* **Written exercise**
With the images removed, repeat the data below exactly.

* **Material to process**

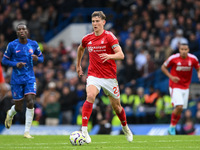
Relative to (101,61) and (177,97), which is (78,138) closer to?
(101,61)

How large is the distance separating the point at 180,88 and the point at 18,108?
4816mm

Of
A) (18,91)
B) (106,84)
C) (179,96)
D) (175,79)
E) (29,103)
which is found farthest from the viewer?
(179,96)

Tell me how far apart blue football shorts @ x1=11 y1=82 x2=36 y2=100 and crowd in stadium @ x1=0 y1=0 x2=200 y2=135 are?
16.6 feet

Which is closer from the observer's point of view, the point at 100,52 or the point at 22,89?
the point at 100,52

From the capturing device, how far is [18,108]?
526 inches

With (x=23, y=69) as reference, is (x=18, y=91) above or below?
below

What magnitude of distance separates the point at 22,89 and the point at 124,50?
10.7 metres

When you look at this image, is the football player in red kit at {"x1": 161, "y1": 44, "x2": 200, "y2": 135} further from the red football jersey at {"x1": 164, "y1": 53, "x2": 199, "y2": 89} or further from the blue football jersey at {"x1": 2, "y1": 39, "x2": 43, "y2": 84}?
the blue football jersey at {"x1": 2, "y1": 39, "x2": 43, "y2": 84}

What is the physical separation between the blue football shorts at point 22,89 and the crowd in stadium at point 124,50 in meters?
5.05

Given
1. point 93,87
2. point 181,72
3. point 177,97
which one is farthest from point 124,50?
point 93,87

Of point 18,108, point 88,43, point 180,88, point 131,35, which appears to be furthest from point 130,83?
point 88,43

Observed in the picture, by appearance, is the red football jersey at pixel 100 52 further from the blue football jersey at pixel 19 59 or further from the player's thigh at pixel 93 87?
the blue football jersey at pixel 19 59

* **The solution**
Relative to (101,61) and (177,97), which is (78,138) closer to?
(101,61)

How large is the distance separating the point at 180,88 and the point at 18,108?
4816mm

Of
A) (18,91)
B) (106,84)
C) (179,96)
D) (175,79)
E) (29,103)
which is found farthest from the viewer?
(179,96)

Tell me how far apart blue football shorts @ x1=11 y1=82 x2=36 y2=100 and crowd in stadium @ x1=0 y1=0 x2=200 y2=135 are?
16.6 feet

Which is closer from the observer's point of view, the point at 100,52 or the point at 22,89?
the point at 100,52

From the capturing device, how far is [18,108]?
526 inches

With (x=23, y=69) as reference, is (x=18, y=91) above or below?
below

What magnitude of distance separates the point at 22,89 and the point at 124,50?
10.7 metres

When you look at this image, is the football player in red kit at {"x1": 161, "y1": 44, "x2": 200, "y2": 135} further from the red football jersey at {"x1": 164, "y1": 53, "x2": 199, "y2": 89} or further from the blue football jersey at {"x1": 2, "y1": 39, "x2": 43, "y2": 84}?
the blue football jersey at {"x1": 2, "y1": 39, "x2": 43, "y2": 84}

What is the physical separation between the blue football shorts at point 22,89 and the crowd in stadium at point 124,50 in meters?
5.05

Given
1. point 93,87
2. point 181,72
3. point 177,97
which one is farthest from point 124,50?
point 93,87

Of point 18,108, point 88,43, point 180,88, point 131,35, which appears to be furthest from point 130,83?
point 88,43

Observed in the picture, by appearance, is the red football jersey at pixel 100 52 further from the blue football jersey at pixel 19 59 or further from the player's thigh at pixel 93 87?
the blue football jersey at pixel 19 59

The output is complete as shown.